LA HUCHA
    Lo vi por la tele el otro día, en plenas fiestas de Navidad; resulta ser que un banco intenta conseguir liquidez, a base de captar el ahorro de las huchas de los niños. Cómo tiene que estar la cosa para que se interesen, no ya por los agraciados con “el gordo”, sino incluso por las estrenas de los nanos. 
    Mi padre hizo una para cada hermano. Un pedazo de tablero y engrudo a base de harina y agua caliente, a modo de cola de carpintero, que él mismo fabricó, fueron los materiales con los que construyó el paralelepípedo. En una de las caras practicó una ranura e introdujo la primera peseta. Recuerdo que para darles más postín, las forró con un retal de tapicería, una especie de escay con un acabado rugosito que entonces empezaba a ponerse de moda. Lo que no recuerdo es como acabó la cosa de la hucha pero, teniendo en cuenta que en aquellos tiempos no sujetábamos a los canes con ristras de embutido, debió tener una vida efímera, de manera que mi recuerdo de la hucha es más como objeto en sí mismo, que como contenedor para el dinero. 

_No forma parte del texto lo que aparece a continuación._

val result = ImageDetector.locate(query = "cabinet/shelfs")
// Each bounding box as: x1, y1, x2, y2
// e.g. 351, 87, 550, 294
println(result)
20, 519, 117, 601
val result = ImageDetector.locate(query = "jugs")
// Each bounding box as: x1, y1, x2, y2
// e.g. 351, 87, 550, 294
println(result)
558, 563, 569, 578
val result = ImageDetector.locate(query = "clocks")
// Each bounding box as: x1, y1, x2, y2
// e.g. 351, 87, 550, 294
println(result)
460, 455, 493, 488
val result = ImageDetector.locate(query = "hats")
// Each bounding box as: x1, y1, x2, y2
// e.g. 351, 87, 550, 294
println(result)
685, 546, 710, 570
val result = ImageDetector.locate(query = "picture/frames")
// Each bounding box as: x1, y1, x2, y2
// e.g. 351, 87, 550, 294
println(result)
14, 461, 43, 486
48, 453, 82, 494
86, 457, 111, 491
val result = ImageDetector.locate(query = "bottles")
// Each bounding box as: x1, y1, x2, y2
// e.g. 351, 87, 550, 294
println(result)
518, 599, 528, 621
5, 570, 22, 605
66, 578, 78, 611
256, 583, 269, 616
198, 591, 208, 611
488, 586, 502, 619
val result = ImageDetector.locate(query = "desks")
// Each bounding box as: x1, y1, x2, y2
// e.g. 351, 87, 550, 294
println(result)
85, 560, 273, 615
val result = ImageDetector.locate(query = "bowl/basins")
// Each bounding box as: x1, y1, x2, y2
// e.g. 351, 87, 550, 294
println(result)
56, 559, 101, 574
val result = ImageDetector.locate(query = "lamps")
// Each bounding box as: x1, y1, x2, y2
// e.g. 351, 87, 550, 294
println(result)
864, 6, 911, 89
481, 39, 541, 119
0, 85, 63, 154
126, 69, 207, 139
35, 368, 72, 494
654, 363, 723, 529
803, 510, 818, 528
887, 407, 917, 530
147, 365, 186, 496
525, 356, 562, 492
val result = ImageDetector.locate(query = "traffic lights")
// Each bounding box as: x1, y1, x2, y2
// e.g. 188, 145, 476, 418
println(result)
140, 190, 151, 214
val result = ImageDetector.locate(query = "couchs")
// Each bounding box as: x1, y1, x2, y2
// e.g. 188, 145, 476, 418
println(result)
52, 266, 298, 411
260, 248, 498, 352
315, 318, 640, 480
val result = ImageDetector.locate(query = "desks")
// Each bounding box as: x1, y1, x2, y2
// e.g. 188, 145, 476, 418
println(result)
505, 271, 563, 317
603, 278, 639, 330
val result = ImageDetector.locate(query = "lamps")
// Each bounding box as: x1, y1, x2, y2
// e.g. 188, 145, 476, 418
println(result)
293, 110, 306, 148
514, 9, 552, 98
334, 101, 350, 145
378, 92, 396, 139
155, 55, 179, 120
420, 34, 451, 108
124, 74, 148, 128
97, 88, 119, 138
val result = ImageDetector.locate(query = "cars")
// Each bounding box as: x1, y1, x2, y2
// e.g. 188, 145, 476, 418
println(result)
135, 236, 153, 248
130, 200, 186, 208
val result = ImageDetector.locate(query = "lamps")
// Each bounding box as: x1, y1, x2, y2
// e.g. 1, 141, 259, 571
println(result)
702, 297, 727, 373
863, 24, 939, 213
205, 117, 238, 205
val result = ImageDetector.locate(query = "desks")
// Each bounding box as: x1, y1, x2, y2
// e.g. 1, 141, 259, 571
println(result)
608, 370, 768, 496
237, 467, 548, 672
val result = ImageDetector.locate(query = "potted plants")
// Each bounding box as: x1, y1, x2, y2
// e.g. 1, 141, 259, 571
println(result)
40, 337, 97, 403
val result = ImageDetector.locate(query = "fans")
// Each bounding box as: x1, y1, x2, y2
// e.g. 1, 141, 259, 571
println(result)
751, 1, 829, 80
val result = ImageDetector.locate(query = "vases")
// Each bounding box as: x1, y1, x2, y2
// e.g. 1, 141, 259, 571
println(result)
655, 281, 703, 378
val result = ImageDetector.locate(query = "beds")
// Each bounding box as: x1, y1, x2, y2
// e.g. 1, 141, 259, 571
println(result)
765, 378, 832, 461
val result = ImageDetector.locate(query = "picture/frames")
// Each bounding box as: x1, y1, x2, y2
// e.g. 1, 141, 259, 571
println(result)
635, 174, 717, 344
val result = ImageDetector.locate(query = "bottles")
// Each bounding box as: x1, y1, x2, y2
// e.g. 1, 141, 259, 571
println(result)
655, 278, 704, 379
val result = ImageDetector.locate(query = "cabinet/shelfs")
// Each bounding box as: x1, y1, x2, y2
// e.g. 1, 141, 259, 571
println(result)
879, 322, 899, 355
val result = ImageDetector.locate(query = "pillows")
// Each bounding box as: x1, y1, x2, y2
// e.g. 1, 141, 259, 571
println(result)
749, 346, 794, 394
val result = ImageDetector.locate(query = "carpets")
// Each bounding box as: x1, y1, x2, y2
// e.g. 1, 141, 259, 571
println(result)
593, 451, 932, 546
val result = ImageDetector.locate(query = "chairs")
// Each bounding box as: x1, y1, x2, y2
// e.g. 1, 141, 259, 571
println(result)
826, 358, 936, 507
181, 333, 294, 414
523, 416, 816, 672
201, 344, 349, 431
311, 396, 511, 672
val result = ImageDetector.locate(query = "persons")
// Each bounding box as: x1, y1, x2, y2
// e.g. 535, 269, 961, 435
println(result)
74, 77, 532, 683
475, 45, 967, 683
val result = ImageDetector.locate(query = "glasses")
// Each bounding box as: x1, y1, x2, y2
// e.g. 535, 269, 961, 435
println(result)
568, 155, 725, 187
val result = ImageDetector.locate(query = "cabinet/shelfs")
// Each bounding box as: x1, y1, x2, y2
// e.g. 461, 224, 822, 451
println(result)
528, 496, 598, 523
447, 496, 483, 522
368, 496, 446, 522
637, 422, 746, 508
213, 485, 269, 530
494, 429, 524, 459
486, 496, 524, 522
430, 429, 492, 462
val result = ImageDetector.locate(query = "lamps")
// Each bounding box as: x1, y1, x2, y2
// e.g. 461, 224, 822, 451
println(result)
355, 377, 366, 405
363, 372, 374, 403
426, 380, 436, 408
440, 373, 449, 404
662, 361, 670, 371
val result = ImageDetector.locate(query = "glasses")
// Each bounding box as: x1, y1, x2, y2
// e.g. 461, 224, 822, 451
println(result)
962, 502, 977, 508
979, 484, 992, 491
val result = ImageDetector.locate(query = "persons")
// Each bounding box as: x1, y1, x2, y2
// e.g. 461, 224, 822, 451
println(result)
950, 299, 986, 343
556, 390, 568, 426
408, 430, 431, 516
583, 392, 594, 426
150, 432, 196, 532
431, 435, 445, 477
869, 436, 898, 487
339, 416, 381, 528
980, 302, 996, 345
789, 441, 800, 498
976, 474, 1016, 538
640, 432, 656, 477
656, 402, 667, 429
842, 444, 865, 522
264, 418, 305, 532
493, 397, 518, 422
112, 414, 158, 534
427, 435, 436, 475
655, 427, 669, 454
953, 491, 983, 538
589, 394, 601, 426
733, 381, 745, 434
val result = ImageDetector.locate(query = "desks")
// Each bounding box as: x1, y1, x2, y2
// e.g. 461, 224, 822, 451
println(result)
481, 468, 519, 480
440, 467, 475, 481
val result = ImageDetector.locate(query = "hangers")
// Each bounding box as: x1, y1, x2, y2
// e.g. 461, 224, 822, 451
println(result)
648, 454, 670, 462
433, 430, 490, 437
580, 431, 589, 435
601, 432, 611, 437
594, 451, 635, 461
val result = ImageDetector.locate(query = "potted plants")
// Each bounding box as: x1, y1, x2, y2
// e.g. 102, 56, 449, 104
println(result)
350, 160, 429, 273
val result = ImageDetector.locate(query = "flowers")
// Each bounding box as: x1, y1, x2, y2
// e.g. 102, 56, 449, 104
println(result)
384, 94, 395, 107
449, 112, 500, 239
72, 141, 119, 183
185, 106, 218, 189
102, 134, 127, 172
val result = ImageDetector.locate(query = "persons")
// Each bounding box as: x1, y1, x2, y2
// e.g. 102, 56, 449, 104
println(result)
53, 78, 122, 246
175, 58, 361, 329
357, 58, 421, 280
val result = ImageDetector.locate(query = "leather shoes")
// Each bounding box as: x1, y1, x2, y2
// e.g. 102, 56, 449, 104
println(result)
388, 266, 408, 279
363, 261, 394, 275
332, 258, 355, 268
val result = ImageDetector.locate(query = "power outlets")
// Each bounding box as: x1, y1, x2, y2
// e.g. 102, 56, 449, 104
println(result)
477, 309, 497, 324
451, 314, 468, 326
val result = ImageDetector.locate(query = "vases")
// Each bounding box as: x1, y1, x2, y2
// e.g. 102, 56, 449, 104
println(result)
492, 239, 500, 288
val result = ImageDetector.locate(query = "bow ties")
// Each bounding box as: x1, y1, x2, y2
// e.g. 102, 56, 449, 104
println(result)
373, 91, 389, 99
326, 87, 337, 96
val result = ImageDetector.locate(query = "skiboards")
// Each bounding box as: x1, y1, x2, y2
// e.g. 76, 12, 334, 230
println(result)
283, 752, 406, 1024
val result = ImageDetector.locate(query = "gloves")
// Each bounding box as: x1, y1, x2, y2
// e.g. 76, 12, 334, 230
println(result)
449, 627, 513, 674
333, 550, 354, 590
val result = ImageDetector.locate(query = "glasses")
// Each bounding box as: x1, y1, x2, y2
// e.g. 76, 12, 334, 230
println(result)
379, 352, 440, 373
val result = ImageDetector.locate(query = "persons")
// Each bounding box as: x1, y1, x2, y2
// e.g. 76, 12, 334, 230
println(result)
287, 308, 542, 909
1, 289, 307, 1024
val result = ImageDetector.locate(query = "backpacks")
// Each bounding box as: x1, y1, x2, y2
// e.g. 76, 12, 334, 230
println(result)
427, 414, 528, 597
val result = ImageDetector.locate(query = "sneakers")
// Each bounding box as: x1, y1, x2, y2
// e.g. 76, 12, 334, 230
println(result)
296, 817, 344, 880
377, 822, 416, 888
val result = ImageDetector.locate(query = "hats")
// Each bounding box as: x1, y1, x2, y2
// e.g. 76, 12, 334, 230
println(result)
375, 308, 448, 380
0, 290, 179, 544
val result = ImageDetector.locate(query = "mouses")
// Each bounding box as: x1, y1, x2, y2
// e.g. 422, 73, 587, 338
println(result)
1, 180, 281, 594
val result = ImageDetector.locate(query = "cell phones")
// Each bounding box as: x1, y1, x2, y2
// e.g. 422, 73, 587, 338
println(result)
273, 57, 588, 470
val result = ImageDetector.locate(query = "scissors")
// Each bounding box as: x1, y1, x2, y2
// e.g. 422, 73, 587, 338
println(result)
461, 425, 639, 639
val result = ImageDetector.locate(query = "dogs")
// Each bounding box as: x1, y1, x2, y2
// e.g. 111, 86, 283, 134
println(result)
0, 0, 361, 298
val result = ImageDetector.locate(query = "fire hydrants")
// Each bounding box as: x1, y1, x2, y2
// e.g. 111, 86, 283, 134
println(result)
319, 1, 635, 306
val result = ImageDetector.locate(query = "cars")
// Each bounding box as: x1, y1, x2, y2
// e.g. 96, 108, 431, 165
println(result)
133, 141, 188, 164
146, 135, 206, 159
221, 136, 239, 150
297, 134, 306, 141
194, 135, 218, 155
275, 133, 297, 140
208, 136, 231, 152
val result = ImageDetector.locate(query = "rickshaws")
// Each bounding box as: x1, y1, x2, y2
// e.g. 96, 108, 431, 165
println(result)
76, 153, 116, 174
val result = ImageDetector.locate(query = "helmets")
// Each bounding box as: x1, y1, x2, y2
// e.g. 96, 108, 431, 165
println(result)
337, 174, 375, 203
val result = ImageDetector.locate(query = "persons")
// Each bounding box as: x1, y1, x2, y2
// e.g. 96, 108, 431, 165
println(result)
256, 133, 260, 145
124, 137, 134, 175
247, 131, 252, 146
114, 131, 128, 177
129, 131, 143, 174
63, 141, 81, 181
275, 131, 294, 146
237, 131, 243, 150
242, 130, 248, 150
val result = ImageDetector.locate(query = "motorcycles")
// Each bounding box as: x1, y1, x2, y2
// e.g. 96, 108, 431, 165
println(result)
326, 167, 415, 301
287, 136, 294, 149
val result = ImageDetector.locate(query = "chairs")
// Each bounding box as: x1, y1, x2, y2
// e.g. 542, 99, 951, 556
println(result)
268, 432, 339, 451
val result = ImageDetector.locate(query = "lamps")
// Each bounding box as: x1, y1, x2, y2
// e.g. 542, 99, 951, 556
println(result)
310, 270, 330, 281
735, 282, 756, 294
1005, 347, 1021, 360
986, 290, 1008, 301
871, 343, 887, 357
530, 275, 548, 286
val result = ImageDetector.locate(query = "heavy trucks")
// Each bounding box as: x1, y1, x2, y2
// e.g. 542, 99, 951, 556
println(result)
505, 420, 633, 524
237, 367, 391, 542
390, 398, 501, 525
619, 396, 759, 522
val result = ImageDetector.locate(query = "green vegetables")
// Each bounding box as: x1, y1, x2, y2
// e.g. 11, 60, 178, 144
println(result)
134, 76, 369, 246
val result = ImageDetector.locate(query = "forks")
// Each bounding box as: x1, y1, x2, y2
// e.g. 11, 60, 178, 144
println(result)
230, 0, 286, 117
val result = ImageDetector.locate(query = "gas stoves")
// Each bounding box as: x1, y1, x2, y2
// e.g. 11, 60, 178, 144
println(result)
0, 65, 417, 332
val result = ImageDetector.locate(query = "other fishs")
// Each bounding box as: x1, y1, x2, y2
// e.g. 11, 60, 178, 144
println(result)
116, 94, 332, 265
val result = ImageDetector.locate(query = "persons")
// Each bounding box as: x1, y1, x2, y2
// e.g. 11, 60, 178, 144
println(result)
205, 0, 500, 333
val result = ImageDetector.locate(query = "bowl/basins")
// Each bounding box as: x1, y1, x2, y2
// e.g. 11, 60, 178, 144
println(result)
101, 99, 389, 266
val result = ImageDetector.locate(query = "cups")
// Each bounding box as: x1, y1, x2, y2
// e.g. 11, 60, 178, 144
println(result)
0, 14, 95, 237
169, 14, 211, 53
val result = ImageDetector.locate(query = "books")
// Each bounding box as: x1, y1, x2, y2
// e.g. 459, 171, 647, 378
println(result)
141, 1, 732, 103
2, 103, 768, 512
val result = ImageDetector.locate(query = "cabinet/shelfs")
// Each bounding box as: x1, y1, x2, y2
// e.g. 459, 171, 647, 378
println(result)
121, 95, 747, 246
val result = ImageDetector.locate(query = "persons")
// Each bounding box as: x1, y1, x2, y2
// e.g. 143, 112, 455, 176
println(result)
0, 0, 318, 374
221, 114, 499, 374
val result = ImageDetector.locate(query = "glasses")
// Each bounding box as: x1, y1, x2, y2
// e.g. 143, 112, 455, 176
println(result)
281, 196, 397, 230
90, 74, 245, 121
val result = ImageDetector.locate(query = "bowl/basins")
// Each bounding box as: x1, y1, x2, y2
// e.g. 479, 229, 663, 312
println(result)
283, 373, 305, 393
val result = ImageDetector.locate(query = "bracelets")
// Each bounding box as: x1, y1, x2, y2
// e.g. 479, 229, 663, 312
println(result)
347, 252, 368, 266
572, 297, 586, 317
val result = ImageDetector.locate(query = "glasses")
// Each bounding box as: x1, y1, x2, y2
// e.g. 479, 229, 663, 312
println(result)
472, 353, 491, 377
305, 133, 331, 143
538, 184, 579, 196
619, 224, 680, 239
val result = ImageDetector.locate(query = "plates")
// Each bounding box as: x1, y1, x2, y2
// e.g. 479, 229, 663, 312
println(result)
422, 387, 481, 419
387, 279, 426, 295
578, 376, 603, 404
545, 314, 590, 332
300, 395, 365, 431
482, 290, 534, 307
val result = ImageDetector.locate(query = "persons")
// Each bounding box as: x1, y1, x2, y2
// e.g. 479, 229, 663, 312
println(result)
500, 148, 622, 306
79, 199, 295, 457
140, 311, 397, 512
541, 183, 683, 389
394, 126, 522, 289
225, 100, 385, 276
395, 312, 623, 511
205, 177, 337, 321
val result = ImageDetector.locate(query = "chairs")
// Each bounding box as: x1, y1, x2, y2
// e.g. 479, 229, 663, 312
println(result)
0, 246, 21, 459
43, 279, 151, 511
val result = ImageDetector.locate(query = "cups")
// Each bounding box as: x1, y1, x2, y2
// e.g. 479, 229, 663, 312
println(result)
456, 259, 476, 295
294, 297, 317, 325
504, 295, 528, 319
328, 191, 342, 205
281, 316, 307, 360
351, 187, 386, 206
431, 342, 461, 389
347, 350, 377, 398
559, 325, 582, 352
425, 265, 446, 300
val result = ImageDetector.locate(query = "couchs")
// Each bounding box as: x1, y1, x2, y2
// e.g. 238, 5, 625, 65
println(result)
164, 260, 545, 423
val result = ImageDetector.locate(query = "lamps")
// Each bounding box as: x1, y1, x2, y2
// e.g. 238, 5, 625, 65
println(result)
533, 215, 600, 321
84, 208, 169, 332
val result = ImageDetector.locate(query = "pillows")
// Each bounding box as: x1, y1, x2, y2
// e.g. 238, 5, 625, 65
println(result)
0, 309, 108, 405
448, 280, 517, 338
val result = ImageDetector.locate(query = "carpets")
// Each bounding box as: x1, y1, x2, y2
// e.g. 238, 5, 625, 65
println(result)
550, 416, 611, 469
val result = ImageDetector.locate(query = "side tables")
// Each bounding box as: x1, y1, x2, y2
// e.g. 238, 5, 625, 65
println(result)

    Durante los últimos años, sí que hemos estado atando a los perros con longanizas y otros embutidos y otros embutidos variados aunque, al parecer, las longanizas se compraban “al fiao” y ahora va y resulta que nos enteramos de que, desde hace tiempo no se pagaba al carnicero el cual, finalmente, ha tenido que cerrar la carnicería, porque como no podía pagar al matadero, ya no le servían más canales, porque al no poder este pagar  al ganadero, ya no le suministraban más animales, porque este ya no puede pagar al fabricante del pienso, que dice que no puede servirle más alimento para las bestias porque no puede pagar al agricultor que le sirve el cereal, que dice que no puede servirle más grano porque no puede pagar el combustible para el tractor…
    Parece ser, además, que no todas las longanizas se usaban para tan untuosa y suntuosa sujeción, sino que una parte, transmutada en chorizo, se desviaba para consumo propio de algunos de los intervinientes en la distribución, hasta el punto de que, como dice una acertada frase popular: ya no queda pan para tanto chorizo. Asistimos perplejos a un espectáculo lamentable, tanto desde la ética como desde la estética, que ya no sé qué escandaliza más, mientras mucha gente hace ya tiempo que tuvo que romper la hucha, que había llenado durante años, para ir tirando mientras esto se arregla, porque algún día se arreglará.
    Sin embargo, tengo para mí, que no es chorizo todo lo que parece. Me explico: un buen amigo que ha trabajado durante muchos años en el sector de la construcción, me hace una reflexión que parece que tiene verosimilitud, al menos así lo veo yo. Me cuenta mi amigo que durante estos años de desmadre inmobiliario, en muchas ocasiones ha visto como se trata poco menos que de delincuentes a los promotores de viviendas por los precios abusivos que cobraban por su producto -las casas- cuando estos profesionales de la promoción, una vez acabada un edificio, tenían que invertir mucho más dinero para comprar el siguiente solar y poder seguir trabajando, de manera que el precio de venta de las viviendas debía tener en cuenta esa característica del mercado del suelo.   Sin embargo nadie cuestiona a los especuladores que, con una mínima inversión, compraban viviendas y las revendían, obteniendo un beneficio que podía rondar perfectamente el 100% de la inversión, con lo que han llenado sus huchas en un tiempo récord. Por no hablar de los propietarios de viviendas antiguas que descaradamente las ponían a la venta por unos precios inimaginables hasta hace pocos años.
    Todo esto es un lío; yo sólo quería recordar la hucha que me hizo mi padre, que me ha traído a la memoria la patética estrategia de una entidad bancaria.